Они уже порядком отъехали от места встречи, когда Микола спросил:
– Дядя, а дядя, куда гоним-то? Давай уж тогда и вправду гнать.
Илья все не мог выбрать, то ли пустить кобылу рысью, то ли ограничиться быстрым шагом.
– Не видишь – думаю!
Илья закрыл глаза, вспоминая в подробностях, как стояла перед ним «братия». Чистая одежда. На ногах едва хоженые калиги – Дионисий смешно называл их «калики» – высокие кожаные чулки и сандалии с обвязкой под колено, удобная обувь для дороги. Посохи, на редкость щедро окованные железом, очень прочные и совсем новые: как ни затирай свежее дерево, сразу оно не состарится. Прямо не посохи, а готовые древки для рогатин. И переметные сумы, набитые едва вполовину, совсем не к дальнему пути.

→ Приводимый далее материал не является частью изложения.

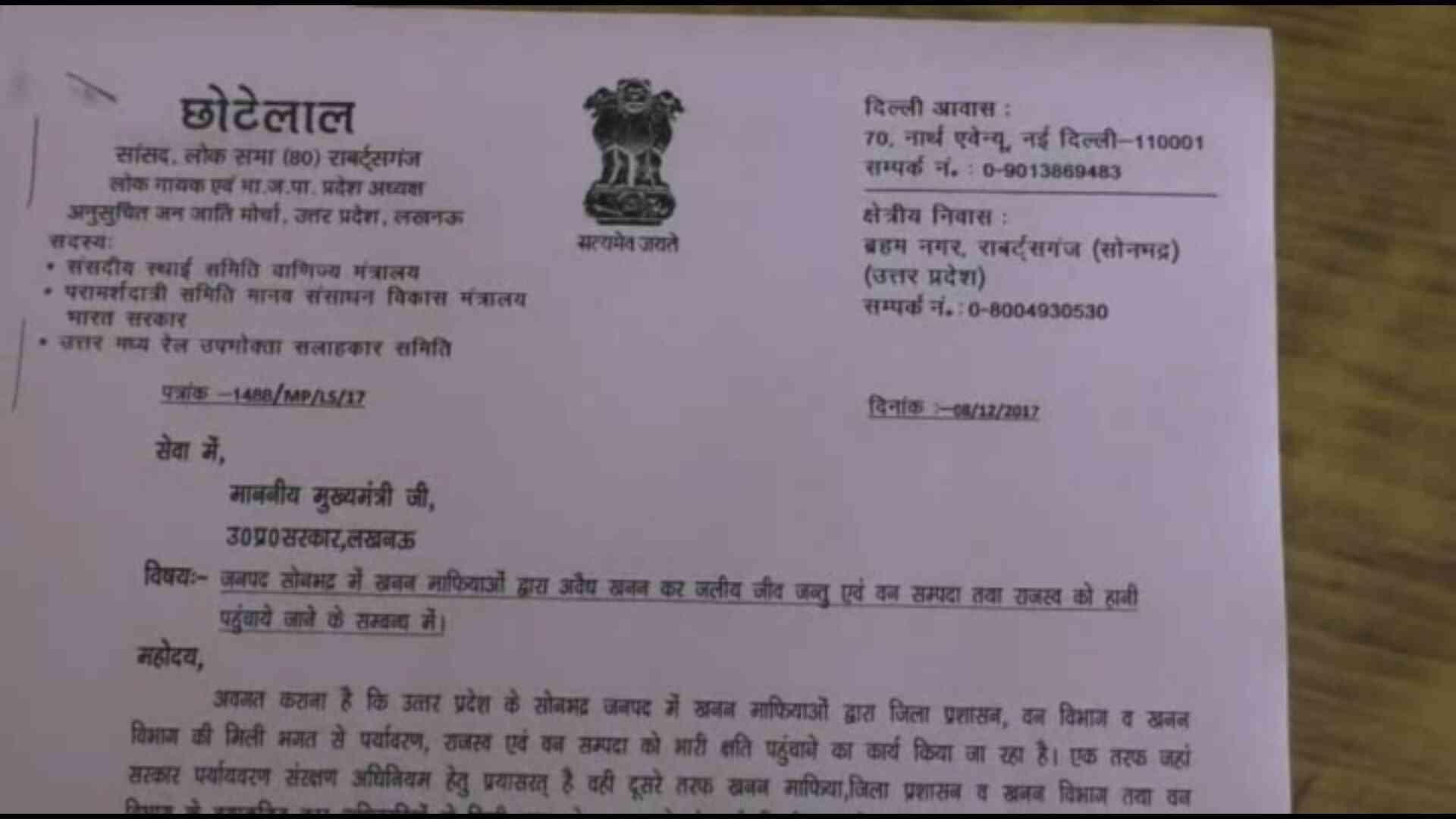bjp mp Chhote lal kharwar against yogi government for illegal mining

Крепкие ноги, широкие плечи, сильные руки.
Но главное – лица. Молодые и смелые.
Не веди «братию» Дионисий, Илья все равно бы спешился – посмотреть. Уж больно стало ему любопытно. Монах вел за собой не просто вольных новгородцев, а людей, сызмальства едавших досыта каждый день. Отпрысков влиятельных торговых родов. У доброй половины «братии» отпечатался на лице дедушка-варяг. В Иерусалим шли дети зажиточных горожан. Молодое купечество. Надежда Новгорода, можно сказать.
При этом – боевой отряд.
Но не дружина.
– Ты их сосчитал? – спросил Илья.
– А?..
– Стыдно.
В Киеве их приняли хорошо – продолжал решать загадку Илья. Это в Киеве, который вот-вот разнесет Новгород на щепу и камушки. Дали им проводником Дениса, еще зимой говорившего, что устал от пешего хода. Не собирался грек больше в Иерусалим, он слаб ногами и одышлив. Чем вообще занимается нынче этот монах?.. Погоди, я же сам подумал: Дениса новгородцам «дали». Дал тот, кто принимал. Митрополит отец Феофил? Да ну.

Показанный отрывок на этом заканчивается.